Decision Date03 November 1988
Citation533 N.Y.S.2d 440,141 A.D.2d 207
PartiesKalliope CHAFOULIAS, Plaintiff-Appellant, v. 240 E. 55TH STREET TENANTS CORP., Defendant-Respondent.
CourtNew York Supreme Court — Appellate Division

Harry T. Walters, of counsel (Townley & Updike, attorneys), New York City, for plaintiff-appellant.

Kenneth J. Ready, of counsel (Renny Wm. Way, attorney), for defendant-respondent.

Before KUPFERMAN, J.P., and CARRO, ASCH, WALLACH and SMITH, JJ.

SMITH, Justice.

This is an appeal from an order of the Supreme Court granting summary judgment dismissal in a personal injury case. Because the record before the IAS Court reveals the existence of material triable issues of fact, we reverse the order and reinstate the complaint.

The facts giving rise to this action occurred on March 17, 1984 at approximately 10:30 A.M. Plaintiff, Kalliope Chafoulias, 53 years of age, upon entering an apartment building owned by the defendant located at 240 East 55th Street in Manhattan, fell down two stairs in the vestibule, breaking her kneecap. Plaintiff was at the location to meet a real estate agent with whom she had an appointment to view one of the apartments. As depicted in photographs which were part of the record before the IAS court, the vestibule of the building is entered from 55th Street through two glass doors. Approximately six inches to the left upon entering the vestibule are two steps and after descending these steps, to the right are another pair of glass doors which lead into the interior lobby. The two vestibule steps serve to bridge the twelve inch difference between the street level portion of the vestibule and that portion which is level with the interior lobby. These steps are not visible from the street, as they are perpendicular to the entrance door and the view of them from the street is obscured by venetian blinds. The floor tile of the upper vestibule platform, the stairs and the first few inches of the lower platform are the same color. It does not appear that the steps have any markings in contrasting colors either on the horizontal sections or on the edges, nor are there any accompanying handrails or bannister. In addition, upon entering the vestibule from the front door, one faces a glass wall which partitions the vestibule and stairs from the lower interior lobby. A metal bar which extends horizontally straight across the middle of that portion of the glass wall may create an illusion that the walking surface is also horizontal. There was no doorman present at the time of plaintiff's fall, nor were there any notices warning entrants of the steps.

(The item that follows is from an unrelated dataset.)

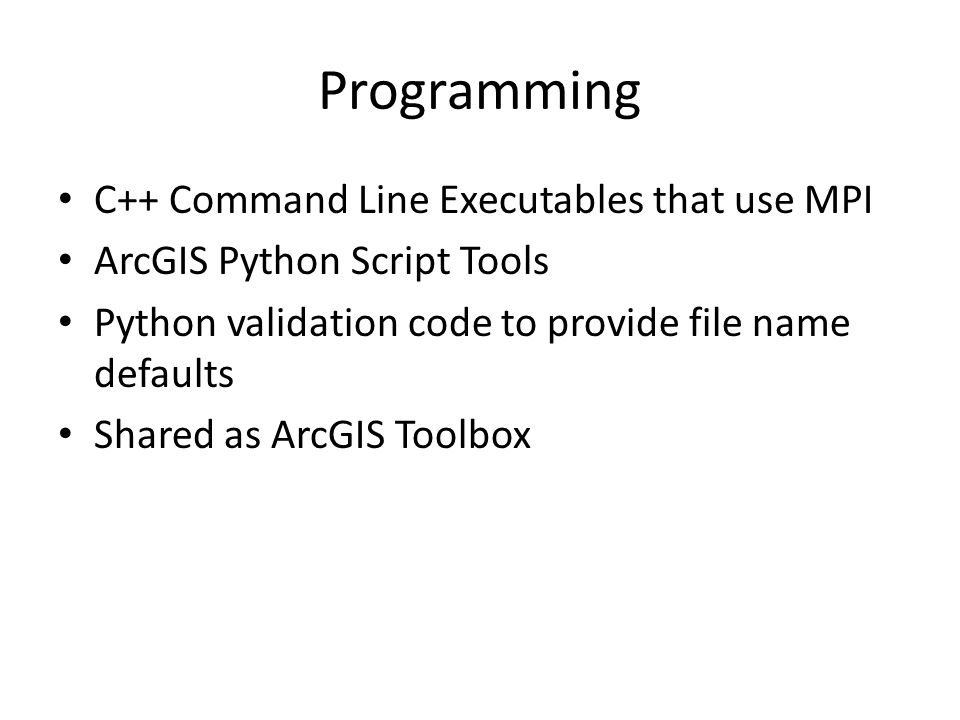 Programming C++ Command Line Executables that use MPI ArcGIS Python Script Tools Python validation code to provide file name defaults Shared as ArcGIS Toolbox
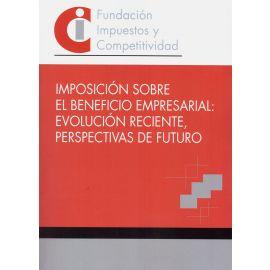 Imposición sobre el beneficio empresarial: evolución reciente, perspectivas de futuro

Plaintiff, in September 1985, commenced this personal injury action sounding in negligence and seeking $100,000 in damages. She alleges in her complaint and bill of particulars that the defendant carelessly and negligently maintained the vestibule steps in dangerous proximity to the front door, that the defendant knew or should have known of the defective condition, that defendant failed to warn her of this dangerous and defective condition, and that the injuries which she suffered as a result of her unexpected fall were solely due to the negligence of the defendant.

Defendant's answer denies liability and interposes as an affirmative defense that plaintiff's injuries were due to her own negligence.

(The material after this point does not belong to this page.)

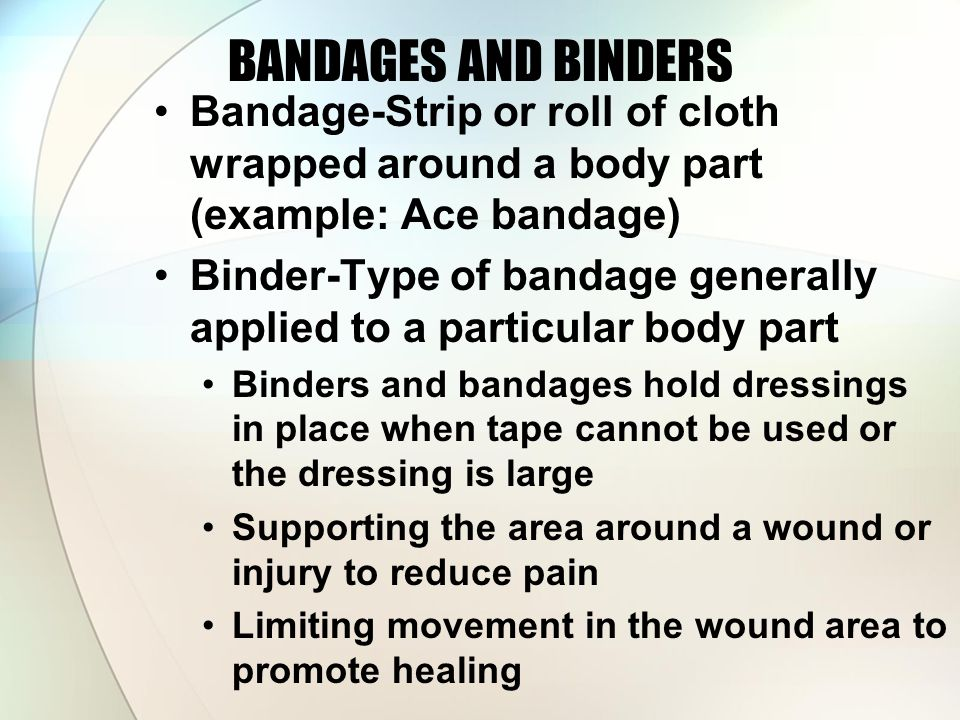 BANDAGES AND BINDERS Bandage-Strip or roll of cloth wrapped around a body part (example: Ace bandage) Binder-Type of bandage generally applied to a particular body part Binders and bandages hold dressings in place when tape cannot be used or the dressing is large Supporting the area around a wound or injury to reduce pain Limiting movement in the wound area to promote healing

At her deposition in January 1986, plaintiff testified that on the date in question she entered the building, turned left as is necessary to reach the inner set of double doors, took one step and fell down the steps. She further testified that the weather was clear and that the building's doorman was not at the door at the time, but came to her assistance promptly after the fall, saying, "A number of people have fallen here." In a portion of her deposition, apparently relied upon by the IAS court in dismissing the complaint, she also stated, "I never saw the stairs. I just opened the door and walked in, and the next thing I knew, I had fallen down these stairs."

Thereafter, in May of 1986 plaintiff's attorney served on defendant a Notice for Discovery and Inspection which included a request for any pre-accident complaint, warnings or notices of dangerous or defective conditions at the location of the accident, investigations or inspections of the location and documents reflecting other accidents at the location.

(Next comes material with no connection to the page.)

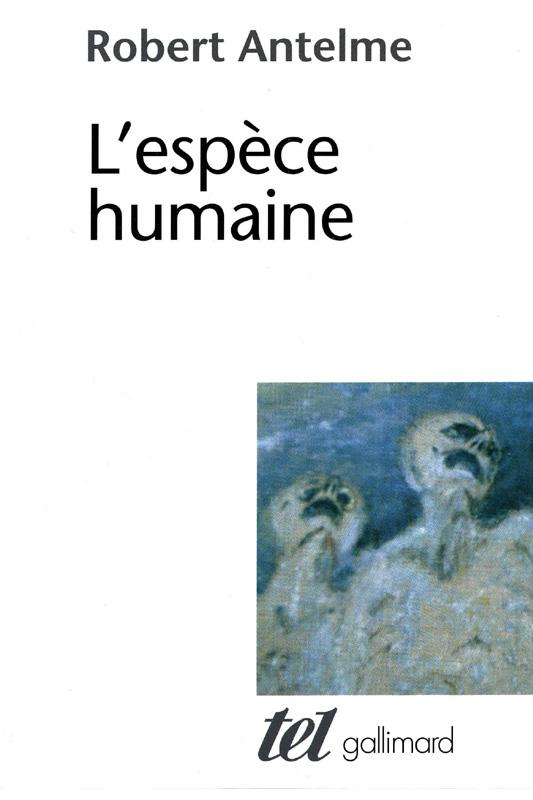 ESPECE-HUMAINE_Robert-Antelme_1947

The building's superintendent, who had been employed at the location for three years prior to the accident, was deposed by plaintiff and denied any knowledge of prior accidents or complaints relating to the vestibule steps. He also testified that doormen while on duty were required to be at the front door at all times.

While plaintiff was still attempting to obtain documents from the defendant as to prior accidents at the location, defendant moved for summary judgment dismissal.

In support of the motion the defendant submitted the affidavit of an "expert" consulting engineer which asserts that, based upon his inspection, the building met New York City Building Code requirements and that there was "no defect from an engineering standpoint at the entrance to the lobby." The defendant's attorney, in an affidavit in support of the motion, points to plaintiff's testimony that "she never saw the step ..." as supporting a conclusion that the plaintiff fell because of her inattentiveness and not because of the defendant's failure to exercise reasonable care in its maintenance of the premises.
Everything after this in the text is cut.